Consigne. Donnez la suite du texte sur l'impôt selon Bastiat, à partir de sa dernière phrase.

Texte cité.
CE QU'ON VOIT ET CE QU'ON NE VOIT PAS: L'IMPÔT * (Version imprimée)
par
Frédéric Bastiat (1801-1850)
Le Québécois Libre, 15 juin 2009, No 268.
Hyperlien:
http://www.quebecoislibre.org/09/090615-15.htm
Dans la sphère
économique, un acte, une habitude, une institution, une loi n'engendrent
pas seulement un effet, mais une série d'effets. De ces effets, le
premier seul est immédiat; il se manifeste simultanément avec sa cause,
on le voit. Les autres ne se déroulent que successivement, on ne les
voit pas; heureux si on les prévoit.
Entre un
mauvais et un bon Économiste, voici toute la différence: l'un s'en tient
à l'effet visible; l'autre tient compte et de l'effet qu'on voit et de
ceux qu'il faut prévoir.
Voici comment débute ce texte de l'économiste et journaliste libéral
français Frédéric Bastiat sur les effets superficiellement positifs à
court terme, mais profondément néfastes à plus long terme, des
interventions de l'État. Même s'il a été écrit il y a exactement 150
ans, ce long article garde toute sa fraîcheur et sa pertinence et décrit
exactement la nature du débat telle qu'on le vit encore aujourd'hui.

Extrait source.
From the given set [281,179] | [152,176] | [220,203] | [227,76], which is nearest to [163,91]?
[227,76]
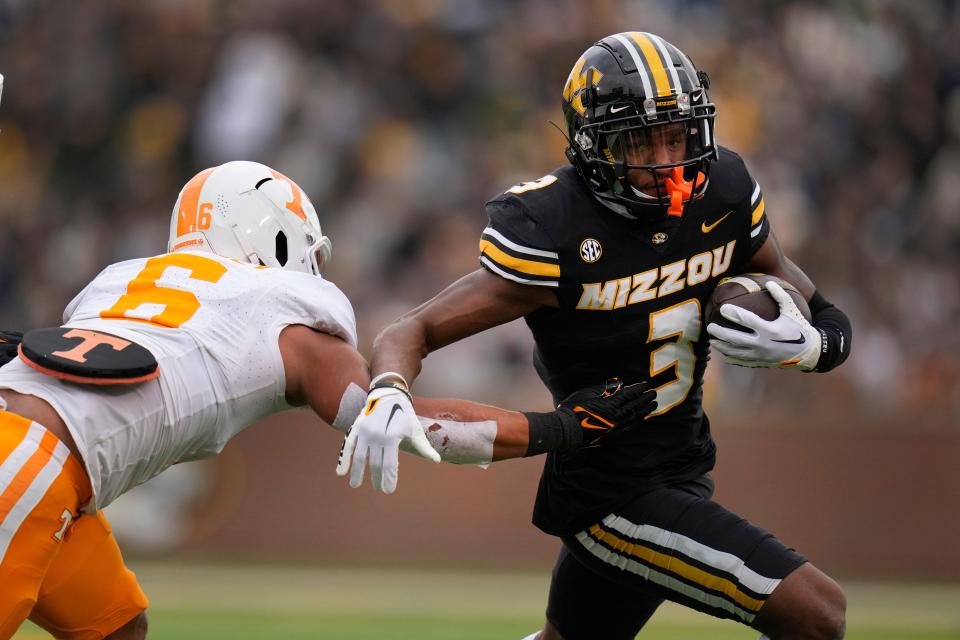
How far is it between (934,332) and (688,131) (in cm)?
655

Résultat attendu.
Bastiat y passe en revue les arguments fallacieux des illettrés
économiques – les mêmes qu'on entend encore constamment – pour justifier
que l'État se mêle de favoriser le crédit, créer des emplois, empêcher
la prolifération des machines, restreigne l'épargne, ou subventionne les
arts. Douze domaines d'intervention sont analysés et chaque fois,
Bastiat montre que les interventionnistes nous font toujours miroiter
ce qu'on voit, mais omettent de considérer ce qu'on ne voit pas.
L'extrait qui suit démolit les arguments en faveur des impôts. Ceux qui
voudraient lire le reste de cet article ou d'autres écrits du même
auteur peuvent se rendre sur la page
Frédéric
Bastiat, où l'on trouve quelques textes de ce phare du libéralisme
au 19e siècle.
M.M.
III. L'impôt
|
Frédéric Bastiat |
Ne vous est-il jamais arrivé d'entendre dire: « L'impôt, c'est le
meilleur placement; c'est une rosée fécondante? Voyez combien de
familles il fait vivre, et suivez, par la pensée, ses ricochets sur
l'industrie: c'est l'infini, c'est la vie ».
Pour combattre cette doctrine, je suis obligé de reproduire la
réfutation précédente. L'économie politique sait bien que ses arguments
ne sont pas assez divertissants pour qu'on en puisse dire: Repetita
placent. Aussi, comme Basile, elle a arrangé le proverbe à son
usage, bien convaincue que dans sa bouche, Repetita docent.
Les avantages que les fonctionnaires trouvent à émarger, c'est ce
qu'on voit. Le bien qui en résulte pour leurs fournisseurs, c'est
ce qu'on voit encore. Cela crève les yeux du corps.
Mais le désavantage que les contribuables éprouvent à se libérer,
c'est ce qu'on ne voit pas, et le dommage qui en résulte pour leurs
fournisseurs, c'est ce qu'on ne voit pas davantage, bien que cela
dût sauter aux yeux de l'esprit.
Quand un fonctionnaire dépense à son profit cent sous de plus,
cela implique qu'un contribuable dépense à son profit cent sous de
moins. Mais la dépense du fonctionnaire se voit, parce
qu'elle se fait; tandis que celle du contribuable ne se voit pas,
parce que, hélas! on l'empêche de se faire.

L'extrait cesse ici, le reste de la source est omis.